WHAT IS ASKED:
The records that follow are to be repeated exactly, with the pictures removed.
START TASK MATERIAL
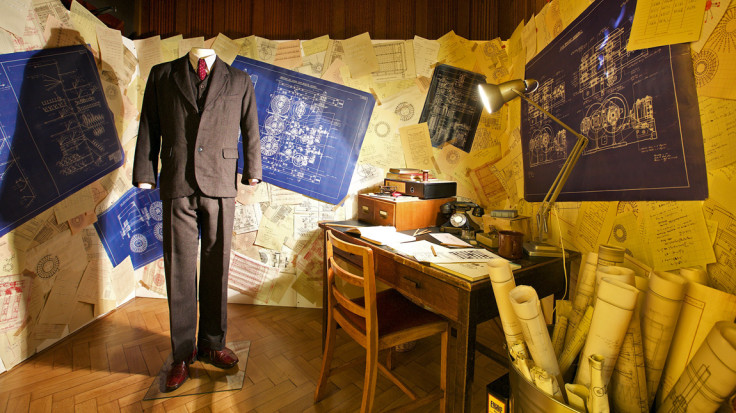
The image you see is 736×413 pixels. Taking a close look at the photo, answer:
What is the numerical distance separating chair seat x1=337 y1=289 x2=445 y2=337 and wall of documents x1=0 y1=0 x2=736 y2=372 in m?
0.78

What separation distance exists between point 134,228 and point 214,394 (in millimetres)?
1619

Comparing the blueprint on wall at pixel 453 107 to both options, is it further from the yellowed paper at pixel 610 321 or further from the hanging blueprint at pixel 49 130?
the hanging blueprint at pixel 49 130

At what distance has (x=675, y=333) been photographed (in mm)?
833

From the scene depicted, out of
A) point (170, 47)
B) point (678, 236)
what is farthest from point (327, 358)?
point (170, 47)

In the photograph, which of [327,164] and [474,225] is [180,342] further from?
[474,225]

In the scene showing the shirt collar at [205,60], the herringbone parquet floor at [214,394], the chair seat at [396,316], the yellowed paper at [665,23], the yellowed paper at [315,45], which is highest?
END TASK MATERIAL
TASK RESULT:
The image you see is 736×413 pixels. Taking a close look at the photo, answer:
What is the numerical distance separating chair seat x1=337 y1=289 x2=445 y2=337 and wall of documents x1=0 y1=0 x2=736 y2=372 in m?
0.78

What separation distance exists between point 134,228 and point 214,394 (in millimetres)?
1619

Comparing the blueprint on wall at pixel 453 107 to both options, is it further from the yellowed paper at pixel 610 321 or further from the hanging blueprint at pixel 49 130?
the hanging blueprint at pixel 49 130

At what distance has (x=675, y=333) been photographed (in mm)?
833

From the scene depicted, out of
A) point (170, 47)
B) point (678, 236)
what is farthest from point (327, 358)?
point (170, 47)

In the photograph, which of [327,164] and [474,225] is [180,342] further from?
[474,225]

In the scene showing the shirt collar at [205,60], the herringbone parquet floor at [214,394], the chair seat at [396,316], the yellowed paper at [665,23], the yellowed paper at [315,45], which is highest?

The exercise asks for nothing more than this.